I’m sitting on a bus wrapped in a smooth cocoon of bottomless sorrow. I’m sitting among strangers, hidden behind a thin veil of tears; I can’t see them, they can’t see me.
The moment I knew I loved you with all my heart… The moment I knew we were soulmates, best friends… The moment I knew we were going to stick together through ups and downs forever… That exact moment I was told you were gone.
Your last words, as I remember you spoke, before we hugged each other farewell, au revoir, was about our first night out. «Remember, Maria?». Your inappropriate, evil yet cheerful, and a little annoying laughter craving for attention. «Remember?». I would be a dumbass not to laugh with you. «Yes, Luca!». I laughed, but not half as beautiful. «Off course I remember! How can I forget? We laughed our hearts out til we almost barfed our guts, drinking too much, hunting pokemons, from one bar to another to the next to the final to the busstop.».
And all who was there, all who had eyes, all who had ears, all who could see and all who could hear, laughed along with us; one corny spirit, an ever lasting soul, but two equal sets of rotting flesh and bones.
What you said next, I don’t remember. I was too busy diving into your incredible, unbelievable eyes wich were obviously created to eat human souls alive. I remember my thoughts though. I thought that you, like me, not possibly could be of this world. That you could not be human. That you had to be something eternal. Like an elf. Or just something alien. And later that evening when we were sipping beer, or wine, or liquor, and you were yapping away about something I most probably wouldn’t get half of, but that most likely would be pretty clever, I would count the colours of those eyes.
Fate wanted otherwise.
Your soul must have been made of rainbows. Or maybe rainbows sprung out of your soul? I feel like I’m bragging calling you my twin, my sister in spirit. In your presence I felt so rich, and in your absence I feel so poor. When you were around, you were the light. You were the path. You were the truth, and you were life. Now you’re gone.

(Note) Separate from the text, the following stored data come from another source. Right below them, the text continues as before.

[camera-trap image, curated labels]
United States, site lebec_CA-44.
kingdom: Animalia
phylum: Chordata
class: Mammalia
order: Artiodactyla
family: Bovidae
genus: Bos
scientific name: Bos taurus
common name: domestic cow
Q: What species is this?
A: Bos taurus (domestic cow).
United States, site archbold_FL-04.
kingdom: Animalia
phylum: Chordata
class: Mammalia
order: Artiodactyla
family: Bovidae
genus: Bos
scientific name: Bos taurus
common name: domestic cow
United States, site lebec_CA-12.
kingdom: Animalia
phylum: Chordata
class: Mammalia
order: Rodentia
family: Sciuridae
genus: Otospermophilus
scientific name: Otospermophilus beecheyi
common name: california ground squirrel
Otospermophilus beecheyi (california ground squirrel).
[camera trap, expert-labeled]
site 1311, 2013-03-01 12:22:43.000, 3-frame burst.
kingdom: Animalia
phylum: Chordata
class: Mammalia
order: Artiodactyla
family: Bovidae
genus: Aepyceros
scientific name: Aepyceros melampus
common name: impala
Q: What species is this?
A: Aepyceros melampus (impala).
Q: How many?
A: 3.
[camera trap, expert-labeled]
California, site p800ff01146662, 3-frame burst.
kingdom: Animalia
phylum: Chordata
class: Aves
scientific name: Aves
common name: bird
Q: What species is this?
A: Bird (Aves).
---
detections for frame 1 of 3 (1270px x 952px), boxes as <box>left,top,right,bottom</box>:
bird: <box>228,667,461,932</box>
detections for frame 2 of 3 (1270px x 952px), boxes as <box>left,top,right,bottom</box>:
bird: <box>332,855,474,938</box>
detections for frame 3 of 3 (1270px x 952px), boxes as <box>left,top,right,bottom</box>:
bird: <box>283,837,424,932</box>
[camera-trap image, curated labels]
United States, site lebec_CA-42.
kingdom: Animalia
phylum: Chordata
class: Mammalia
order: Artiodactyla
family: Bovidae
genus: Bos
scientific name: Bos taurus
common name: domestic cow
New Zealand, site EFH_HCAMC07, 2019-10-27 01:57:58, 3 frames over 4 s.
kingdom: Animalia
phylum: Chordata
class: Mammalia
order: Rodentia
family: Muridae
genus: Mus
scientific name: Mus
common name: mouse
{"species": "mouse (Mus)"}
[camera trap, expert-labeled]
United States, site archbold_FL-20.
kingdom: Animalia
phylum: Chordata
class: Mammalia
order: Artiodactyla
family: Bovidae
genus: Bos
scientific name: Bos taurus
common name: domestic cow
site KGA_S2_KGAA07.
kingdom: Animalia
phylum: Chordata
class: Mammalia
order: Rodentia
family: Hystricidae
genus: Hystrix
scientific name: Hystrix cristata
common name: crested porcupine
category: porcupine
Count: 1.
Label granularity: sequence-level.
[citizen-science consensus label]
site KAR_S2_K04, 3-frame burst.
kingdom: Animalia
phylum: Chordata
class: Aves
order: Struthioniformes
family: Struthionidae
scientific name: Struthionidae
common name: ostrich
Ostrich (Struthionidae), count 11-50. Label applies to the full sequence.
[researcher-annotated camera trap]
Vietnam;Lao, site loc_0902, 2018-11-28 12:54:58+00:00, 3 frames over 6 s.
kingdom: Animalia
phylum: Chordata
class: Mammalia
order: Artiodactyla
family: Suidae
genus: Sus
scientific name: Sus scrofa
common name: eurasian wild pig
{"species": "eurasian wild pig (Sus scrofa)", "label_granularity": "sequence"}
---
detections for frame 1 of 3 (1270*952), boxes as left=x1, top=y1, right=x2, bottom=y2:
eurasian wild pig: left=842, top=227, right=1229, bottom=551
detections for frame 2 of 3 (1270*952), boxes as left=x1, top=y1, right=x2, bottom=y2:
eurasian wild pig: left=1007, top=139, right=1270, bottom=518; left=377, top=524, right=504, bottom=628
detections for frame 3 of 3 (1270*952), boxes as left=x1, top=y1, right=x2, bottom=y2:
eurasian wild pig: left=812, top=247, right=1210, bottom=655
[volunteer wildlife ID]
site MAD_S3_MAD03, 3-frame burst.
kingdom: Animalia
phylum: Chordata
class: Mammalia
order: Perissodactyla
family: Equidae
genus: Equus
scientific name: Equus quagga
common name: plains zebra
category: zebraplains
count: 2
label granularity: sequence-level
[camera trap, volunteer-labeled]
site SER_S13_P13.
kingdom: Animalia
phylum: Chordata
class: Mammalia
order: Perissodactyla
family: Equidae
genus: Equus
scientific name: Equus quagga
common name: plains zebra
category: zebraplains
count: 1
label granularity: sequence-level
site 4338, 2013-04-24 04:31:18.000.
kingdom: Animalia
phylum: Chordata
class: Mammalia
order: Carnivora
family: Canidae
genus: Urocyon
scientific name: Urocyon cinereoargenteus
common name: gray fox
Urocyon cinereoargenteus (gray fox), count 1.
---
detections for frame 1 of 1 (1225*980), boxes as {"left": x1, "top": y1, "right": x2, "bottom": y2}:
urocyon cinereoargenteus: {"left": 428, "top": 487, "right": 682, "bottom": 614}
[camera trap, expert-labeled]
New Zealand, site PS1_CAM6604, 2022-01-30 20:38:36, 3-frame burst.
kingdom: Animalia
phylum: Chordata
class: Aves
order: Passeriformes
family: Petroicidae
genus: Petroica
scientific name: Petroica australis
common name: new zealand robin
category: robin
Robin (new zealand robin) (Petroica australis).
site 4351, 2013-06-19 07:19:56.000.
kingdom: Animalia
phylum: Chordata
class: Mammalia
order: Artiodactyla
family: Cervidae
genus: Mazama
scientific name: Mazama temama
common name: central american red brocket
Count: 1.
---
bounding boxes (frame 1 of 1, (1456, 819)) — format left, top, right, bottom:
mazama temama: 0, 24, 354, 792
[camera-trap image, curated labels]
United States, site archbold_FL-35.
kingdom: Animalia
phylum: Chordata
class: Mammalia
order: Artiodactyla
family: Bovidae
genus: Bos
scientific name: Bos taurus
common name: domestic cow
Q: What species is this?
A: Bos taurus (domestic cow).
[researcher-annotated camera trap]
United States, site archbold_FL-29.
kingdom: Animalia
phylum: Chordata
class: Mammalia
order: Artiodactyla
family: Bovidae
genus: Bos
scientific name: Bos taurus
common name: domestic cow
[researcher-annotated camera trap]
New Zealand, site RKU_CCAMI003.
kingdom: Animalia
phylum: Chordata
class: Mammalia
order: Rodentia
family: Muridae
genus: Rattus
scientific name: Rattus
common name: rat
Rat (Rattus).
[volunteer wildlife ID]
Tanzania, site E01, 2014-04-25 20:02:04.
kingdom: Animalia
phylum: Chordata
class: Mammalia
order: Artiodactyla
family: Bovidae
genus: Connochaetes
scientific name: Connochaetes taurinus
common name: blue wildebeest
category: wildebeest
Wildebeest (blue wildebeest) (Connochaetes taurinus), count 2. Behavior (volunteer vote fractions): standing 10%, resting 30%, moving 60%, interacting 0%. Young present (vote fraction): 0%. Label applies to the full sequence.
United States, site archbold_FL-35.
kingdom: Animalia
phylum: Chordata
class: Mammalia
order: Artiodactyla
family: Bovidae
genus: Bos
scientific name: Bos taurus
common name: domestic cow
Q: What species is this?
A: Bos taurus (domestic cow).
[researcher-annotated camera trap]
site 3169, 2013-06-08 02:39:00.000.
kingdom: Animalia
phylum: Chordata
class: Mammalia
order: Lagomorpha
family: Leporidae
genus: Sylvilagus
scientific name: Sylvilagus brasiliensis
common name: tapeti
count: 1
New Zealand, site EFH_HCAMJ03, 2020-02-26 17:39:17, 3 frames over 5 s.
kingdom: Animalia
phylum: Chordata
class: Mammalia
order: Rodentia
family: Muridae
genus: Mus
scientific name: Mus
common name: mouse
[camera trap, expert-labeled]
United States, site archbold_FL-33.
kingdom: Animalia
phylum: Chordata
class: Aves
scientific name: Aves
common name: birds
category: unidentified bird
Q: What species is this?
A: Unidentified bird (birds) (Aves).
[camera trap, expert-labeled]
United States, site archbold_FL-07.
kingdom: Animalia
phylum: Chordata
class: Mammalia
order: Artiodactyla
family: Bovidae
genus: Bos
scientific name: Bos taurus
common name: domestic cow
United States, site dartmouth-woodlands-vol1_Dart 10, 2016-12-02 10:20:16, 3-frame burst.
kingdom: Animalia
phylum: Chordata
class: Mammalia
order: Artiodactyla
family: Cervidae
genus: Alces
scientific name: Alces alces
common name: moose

Our shimmering sunbeam, with your anger, your curses and hatred. Your embarrassing, loud laughter and outdoor voice everywhere. I feel like I’ve been hit by the Black plague and Holocaust all in one. How can I ever again look at a beech tree in it’s autumn pride without thinking of you? How can I ever again look at a rainbow, a redwine drinking skunk or the colour blue without remembering you? How can I ever again go to the Operahouse or a sideshow at Blitz without being hunted by your ghost, your wild child spirit?
I never got to spoil you rotten, or get you shitfaced drunk that night, and I know you wished for that a little more than peace on earth and a free card at the liquor store. But my last promise to you before you left me in tears, was to become a warrior of the oval ball, a rugby-player; loud and fierce. (I’m 46, bitch!). Now that you’re dead I can’t take that back, so I guess I’ll just have to run like a maniac out in the field of grass and make some fingers, teeth and bones crack. Just for you, beloved Cyan.
Oh, just shut up and laugh!
In this world you didn’t get old, our sweet and sour lemoncaramell, but you know what they say those who know; as long as they speak your name, you shall never die!